- _SELECTED EXTRACT_:
::::

Can you grow an orchid from seed? Growing orchids from seed is usually done in the highly controlled environment of a laboratory. Planting orchid seeds at home is difficult, but it’s possible if you have plenty of time and patience. Keep in mind, even if you are successful at orchid seed germination, it takes a month or two for the first tiny leaves to develop, and may take years before you’ll see the first bloom. It’s easy to understand why orchids are so expensive!
How to Grow Orchids from Seed
Learning how to grow orchids from seed is tricky indeed, but we’ve provided a few basic details for you to consider.
Orchid Seeds: Orchid seeds are incredibly tiny. In fact, an aspirin tablet weighs more than 500,000 orchid seeds, although some types may be slightly larger. Unlike most plant seeds, orchid seeds lack nutritional storage capability. In their natural environment, seeds land on soil containing mycorrhizal fungi, which enters the roots and converts nutrients into usable form.
Germination Techniques: Botanists use two techniques to germinate orchid seeds. The first, symbiotic germination, is a complicated process that requires use of mycorrhizal fungi, as described above. The second, asymbiotic germination, involves germinating seeds in vitro, using agar, a jellylike substance that contains necessary nutrients and growth hormones. Asymbiotic germination, also known as flasking, is easier, quicker and more reliable for growing orchids from seed at home.

::::

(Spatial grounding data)
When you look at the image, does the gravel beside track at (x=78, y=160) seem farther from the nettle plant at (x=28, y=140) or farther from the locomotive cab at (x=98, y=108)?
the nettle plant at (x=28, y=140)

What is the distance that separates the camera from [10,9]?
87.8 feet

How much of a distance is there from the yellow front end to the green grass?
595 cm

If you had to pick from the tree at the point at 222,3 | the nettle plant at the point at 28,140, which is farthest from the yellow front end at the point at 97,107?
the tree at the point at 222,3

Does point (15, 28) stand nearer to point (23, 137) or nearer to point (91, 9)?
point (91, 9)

::::

- _WORK ITEM A_: Name every advantage that the passage on growing orchids from seed says asymbiotic germination has for growing orchids from seed at home.
- _WORK ITEM B_:
Answer these questions on the passage on growing orchids from seed:
(i) How long does it take for the first tiny leaves to develop after successful germination?
(ii) What object weighs more than 500,000 orchid seeds?
(iii) What does agar contain?
- _WORK ITEM C_: Write the next part of the passage on growing orchids from seed, picking up after its last sentence.

- _TASK OUTPUT A_:
Easier
Quicker
More reliable

- _TASK OUTPUT B_:
(i) A month or two.
(ii) An aspirin tablet.
(iii) Necessary nutrients and growth hormones.

- _TASK OUTPUT C_:
Sterile Conditions: Seeds (usually seed capsules, which are larger and easier to handle) must be sterilized without damaging the seed. Sterilization for orchid seed germination at home is a process that generally requires boiling water, bleach and Lysol or ethanol. Similarly, all containers and tools must be carefully sterilized and water must be boiled. Sterilization is tricky but absolutely required; although orchid seeds thrive in the gel solution, so do a variety of deadly fungi and bacteria.
Transplantation: Orchid seedlings usually need to be thinned at around 30 to 60 days, although it may take much longer for seedlings to reach transplantation size. Each seedling is moved from the original container to a new container, also filled with jelly-like agar. Eventually, young orchids are moved to pots filled with coarse bark and other materials. First, however, young plants must be placed in hot water to soften the agar, which is then removed by washing in lukewarm water.